Changshuo Technology is the second-largest Apple supplier factory after Foxconn in Shanghai, which at its peak employed 80,000 workers. Today fewer than 70,000 work there. Changshuo’s parent company, Pegatron, is setting up its second plant in India. Apple’s supply chain network in China includes thousands of companies employing millions of workers who produce both components and finished products for Apple alone. But it is not that Apple is reliant on China; rather, the Chinese are reliant on Apple for jobs and prosperity.
India, meanwhile, is steadily becoming an important destination for contract manufacturers of Apple products. The value of iPhones assembled in India in 2022-23 was $7 billion, three times compared to the turnover a year ago. Foxconn Technology Group and Pegatron Corp are expanding their production lines in India. While India accounted for just 1% of all iPhones produced in 2021, it is estimated that a quarter of these phones will be made in India by 2025.

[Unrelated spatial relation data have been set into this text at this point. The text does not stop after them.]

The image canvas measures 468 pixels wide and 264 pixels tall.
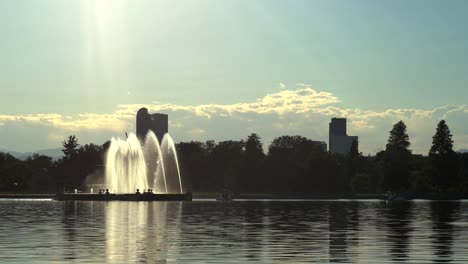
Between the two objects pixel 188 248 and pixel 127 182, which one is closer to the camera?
pixel 188 248

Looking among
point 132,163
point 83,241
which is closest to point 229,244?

Foxconn has also announced that it is setting up a new factory in Vietnam and will invest $300 million to expand its current manufacturing facilities in the country. The factory will be built on 111 acres of land on the outskirts of Saigon, for which the company has signed a 35-year lease. Foxconn will make Macbooks at the plant. It already produces AirPods, Apple Watches, and iPads in Vietnam.

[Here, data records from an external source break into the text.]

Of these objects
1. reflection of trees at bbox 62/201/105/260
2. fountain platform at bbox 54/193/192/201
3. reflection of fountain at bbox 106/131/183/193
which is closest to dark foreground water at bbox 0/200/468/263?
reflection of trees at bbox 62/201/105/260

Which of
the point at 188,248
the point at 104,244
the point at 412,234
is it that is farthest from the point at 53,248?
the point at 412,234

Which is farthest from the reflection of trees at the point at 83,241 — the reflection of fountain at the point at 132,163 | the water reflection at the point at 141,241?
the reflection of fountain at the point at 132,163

Keeping up the heat on China, the US House of Representatives unanimously passed the ‘PRC is Not a Developing Country Act’ on March 27 this year. The bill mandates the State Department to exert its influence on international organisations to classify China as a ‘developed country’. At present, being designated as a ‘developing country’ by the UN, China enjoys preferential market access, aid and special technical assistance.
Earlier, on March 21, Republican Senator Josh Hawley introduced a bill named ‘Ending Normal Trade Relations with China Act’. Hawley says that China’s most-favoured-nation status should be revoked. It may be recalled that on October 10, 2000, the then US President Bill Clinton signed into law the Permanent Normal Trade Relations with China Act. The law gave China ‘most-favoured-nation’ status, allowing it preferential treatment in trade such as technology transfer, foreign trade structure reform, intellectual property protection and market access. Hawley maintains that China being accorded this status has resulted in a loss of 3.7 million manufacturing jobs in the US and irrevocable damage to local economies. The US has also blamed China for IPR theft and clandestinely subsidising its exports to stifle competition.
With the expansion of US sanctions on exporting high-tech microprocessors manufacturing equipment and advanced chip-making technology to China, and Europe and Japan following suit, things are going to be really tough for China. Already the country is facing rising unemployment, dropping household incomes and low internal consumption, not to speak of the massive real estate-driven debt crisis. We will have to wait and see how things pan out and what strategy Beijing adopts to keep its economy afloat and growing in the near and more long-term future.